This essay proposes folding accessibility debt into the engineering-debt accounting that already exists. Three concrete instruments do the work: a CVSS-inspired severity score that combines axe rule severity with component visit-rate and a user-impact tier; a remediation-cost estimator built from lines-of-code-touched and file-coverage; and a portfolio view that lets a VP of engineering see debt-by-component and debt-by-WCAG-pillar in the same dashboard that already shows their P1 bug backlog. The argument is not that accessibility belongs in engineering instead of in design or product — it lives across all three. The argument is that engineering leaders already have a competent triage framework for risks that compound silently, and the right move is to put accessibility under it rather than invent a parallel one that competes for attention.

The accounting frame

Treat the technical-debt ledger an engineering organisation already keeps as the model. In a healthy ledger, every debt item carries five attributes: a component (where in the codebase it lives), a severity score (how bad the consequence is if it is exploited or hit), a likelihood signal (how often the affected surface is actually touched in production), an estimated remediation cost (engineer-days, lines of code, files involved), and a portfolio bucket (security debt, performance debt, dependency debt, test debt).

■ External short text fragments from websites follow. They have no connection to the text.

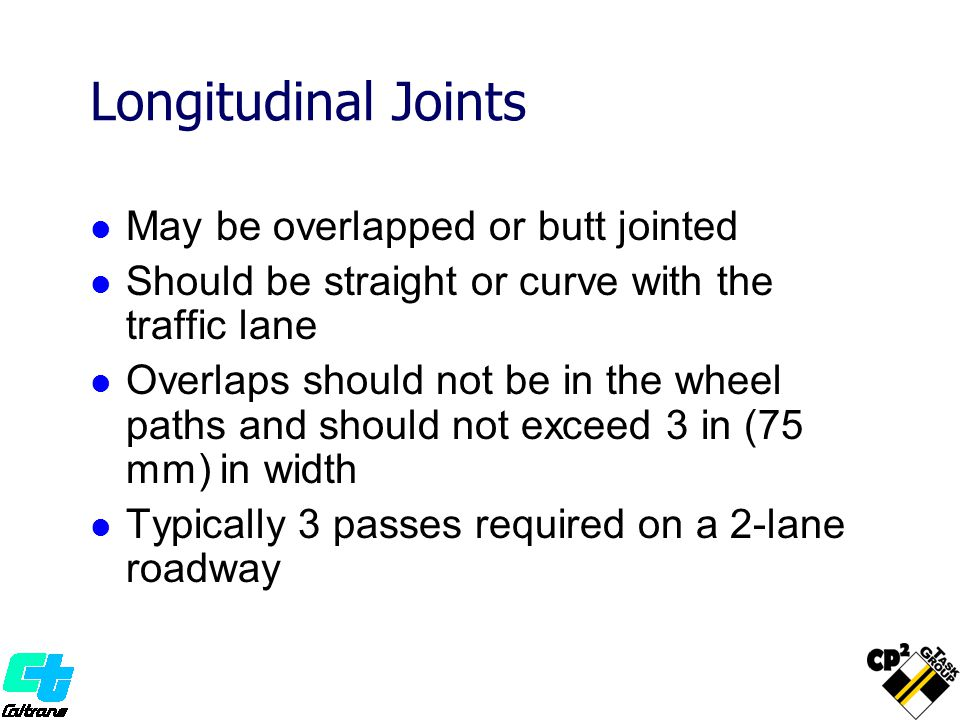 Longitudinal Joints May be overlapped or butt jointed Should be straight or curve with the traffic lane Overlaps should not be in the wheel paths and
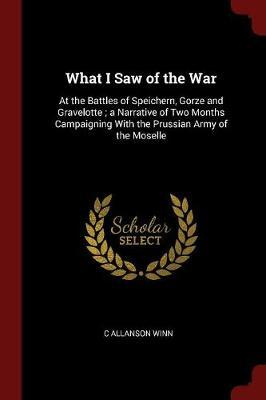 What I Saw of the War by C Allanson Winn
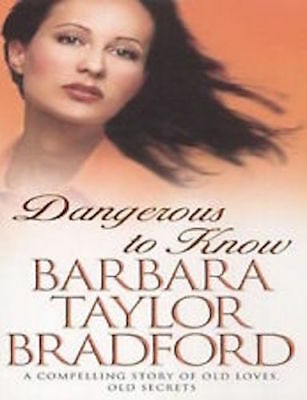 Barbara Taylor Bradford ___ Dangerous To Know __ Brand New  __ Freepost Uk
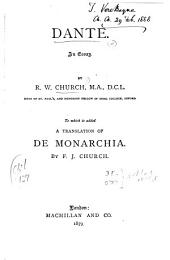 Dante: To which is Added a Translation of De Monarchia : an Essay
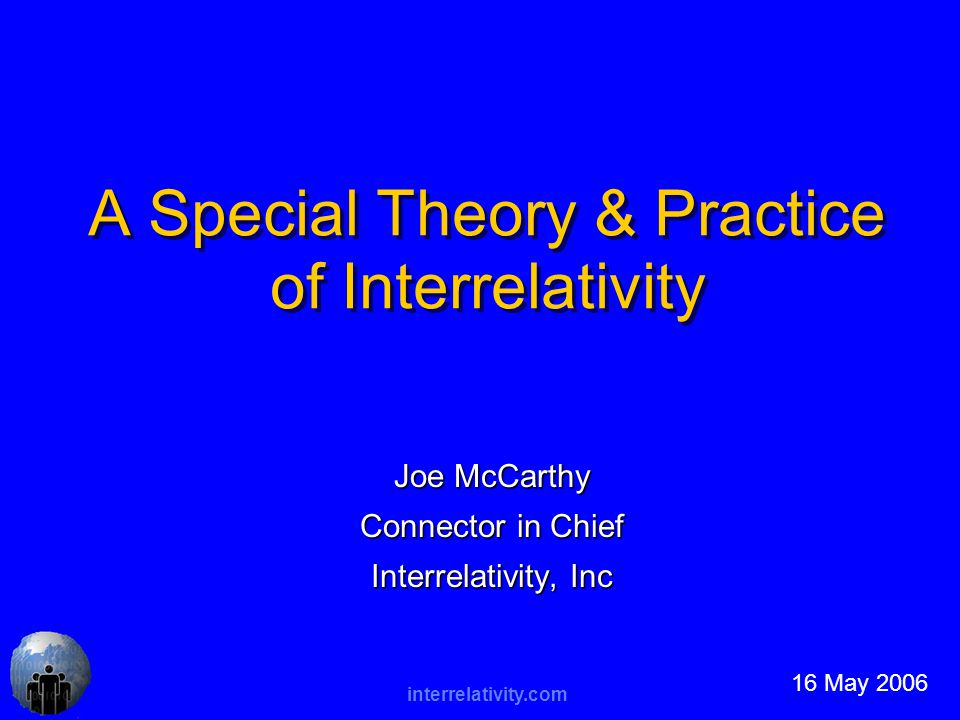 interrelativity.com A Special Theory & Practice of Interrelativity Joe McCarthy Connector in Chief Interrelativity, Inc 16 May 2006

The ledger is reviewed quarterly. A burn-down chart tracks total debt over time. A small fraction of the engineering team’s capacity — typically 10 to 20 percent depending on the organisation’s maturity — is reserved for paying it down.

Accessibility findings, as they come out of an audit, do not naturally fit any of those columns. A typical audit report lists violations by WCAG success criterion (“1.1.1 Non-text content: missing alt”), severity by axe-core or WAVE classification (“critical / serious / moderate / minor”), and a page or screenshot reference. It does not say which component the violation lives in. It does not say how often the affected page is actually visited. It does not estimate remediation cost. And it does not bucket by anything other than WCAG pillar — which is a taxonomy designed for compliance reporting, not for engineering triage. The first job of the framework is to translate audit findings into the same five-column shape the rest of the debt ledger uses, so the same review meeting can talk about both.

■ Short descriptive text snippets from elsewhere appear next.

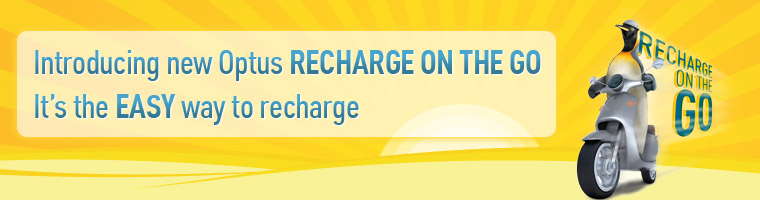 Introducing new Optus RECHARGE ON THE GO It's the EASY way to recharge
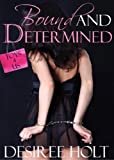 Bound and Determined (Toys-4-Us) (English Edition)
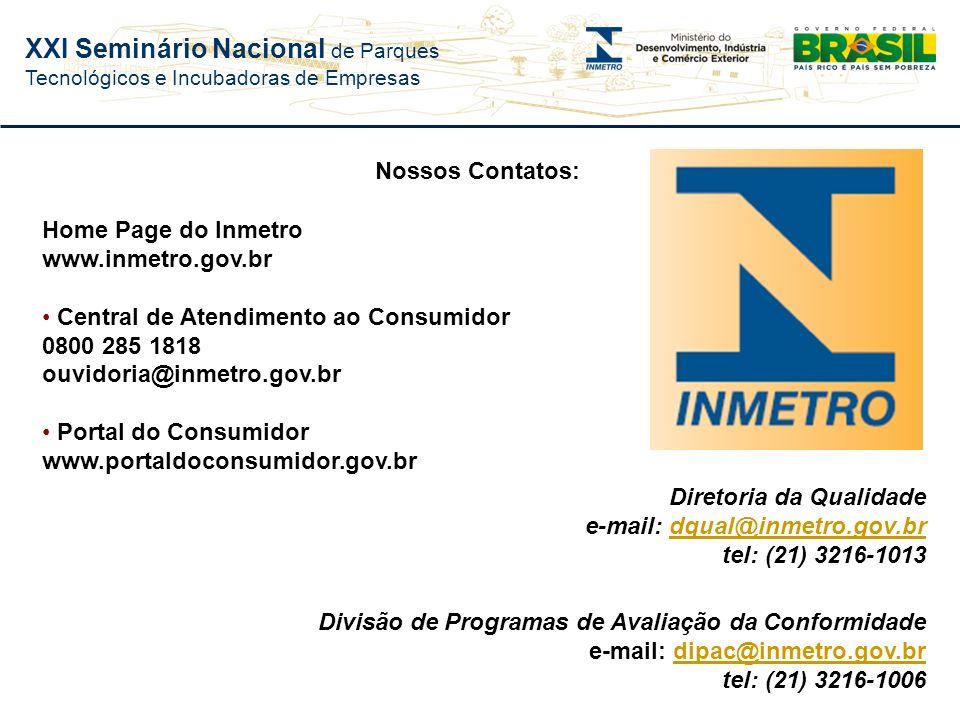XXI Seminário Nacional de Parques Tecnológicos e Incubadoras de Empresas 192.000 produtos ostentam o Selo de Identificação da Conformidade do Inmetro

Severity multiplied by likelihood

The Common Vulnerability Scoring System (CVSS), the industry-standard severity score for security vulnerabilities, is built from three groups of metrics: base (intrinsic properties of the flaw), temporal (state of exploit and patch availability), and environmental (relevance to the specific deployment). The base score combines an exploitability sub-score with an impact sub-score and produces a number from 0 to 10. The temporal and environmental scores adjust the base for the specific organisation’s context. The whole apparatus is designed so a generic finding — “CVE-2024-XXXX, base score 7.4” — can be re-scored locally by a defender who knows what their own deployment actually exposes.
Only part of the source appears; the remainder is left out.